TASK GOAL:
Give the following lines as a numbered list, with blank lines left out.
======== DATA SHOWN
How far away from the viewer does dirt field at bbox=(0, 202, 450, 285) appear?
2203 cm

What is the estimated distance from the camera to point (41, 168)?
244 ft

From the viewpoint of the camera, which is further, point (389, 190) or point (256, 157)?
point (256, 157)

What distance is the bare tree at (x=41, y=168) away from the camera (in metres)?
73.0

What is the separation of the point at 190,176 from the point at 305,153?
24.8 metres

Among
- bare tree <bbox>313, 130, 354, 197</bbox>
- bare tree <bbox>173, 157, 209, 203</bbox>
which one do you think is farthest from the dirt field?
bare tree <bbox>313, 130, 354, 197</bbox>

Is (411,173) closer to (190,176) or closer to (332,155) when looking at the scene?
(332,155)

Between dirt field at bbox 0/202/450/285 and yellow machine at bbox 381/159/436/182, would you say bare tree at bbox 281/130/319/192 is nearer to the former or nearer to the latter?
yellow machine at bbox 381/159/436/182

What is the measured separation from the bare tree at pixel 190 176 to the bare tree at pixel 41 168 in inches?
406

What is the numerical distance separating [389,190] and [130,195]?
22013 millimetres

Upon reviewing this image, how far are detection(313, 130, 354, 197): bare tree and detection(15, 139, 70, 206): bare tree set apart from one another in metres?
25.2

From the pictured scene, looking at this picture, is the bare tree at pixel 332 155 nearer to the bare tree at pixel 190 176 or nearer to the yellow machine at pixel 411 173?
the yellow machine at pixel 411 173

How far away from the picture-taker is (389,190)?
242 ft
================
ANSWER BELOW:
1. How far away from the viewer does dirt field at bbox=(0, 202, 450, 285) appear?
2. 2203 cm
3. What is the estimated distance from the camera to point (41, 168)?
4. 244 ft
5. From the viewpoint of the camera, which is further, point (389, 190) or point (256, 157)?
6. point (256, 157)
7. What distance is the bare tree at (x=41, y=168) away from the camera (in metres)?
8. 73.0
9. What is the separation of the point at 190,176 from the point at 305,153?
10. 24.8 metres
11. Among
12. - bare tree <bbox>313, 130, 354, 197</bbox>
13. - bare tree <bbox>173, 157, 209, 203</bbox>
14. which one do you think is farthest from the dirt field?
15. bare tree <bbox>313, 130, 354, 197</bbox>
16. Is (411,173) closer to (190,176) or closer to (332,155) when looking at the scene?
17. (332,155)
18. Between dirt field at bbox 0/202/450/285 and yellow machine at bbox 381/159/436/182, would you say bare tree at bbox 281/130/319/192 is nearer to the former or nearer to the latter?
19. yellow machine at bbox 381/159/436/182
20. What is the measured separation from the bare tree at pixel 190 176 to the bare tree at pixel 41 168 in inches?
21. 406
22. What is the numerical distance separating [389,190] and [130,195]?
23. 22013 millimetres
24. Upon reviewing this image, how far are detection(313, 130, 354, 197): bare tree and detection(15, 139, 70, 206): bare tree set apart from one another in metres?
25. 25.2
26. From the pictured scene, looking at this picture, is the bare tree at pixel 332 155 nearer to the bare tree at pixel 190 176 or nearer to the yellow machine at pixel 411 173?
27. the yellow machine at pixel 411 173
28. How far away from the picture-taker is (389,190)?
29. 242 ft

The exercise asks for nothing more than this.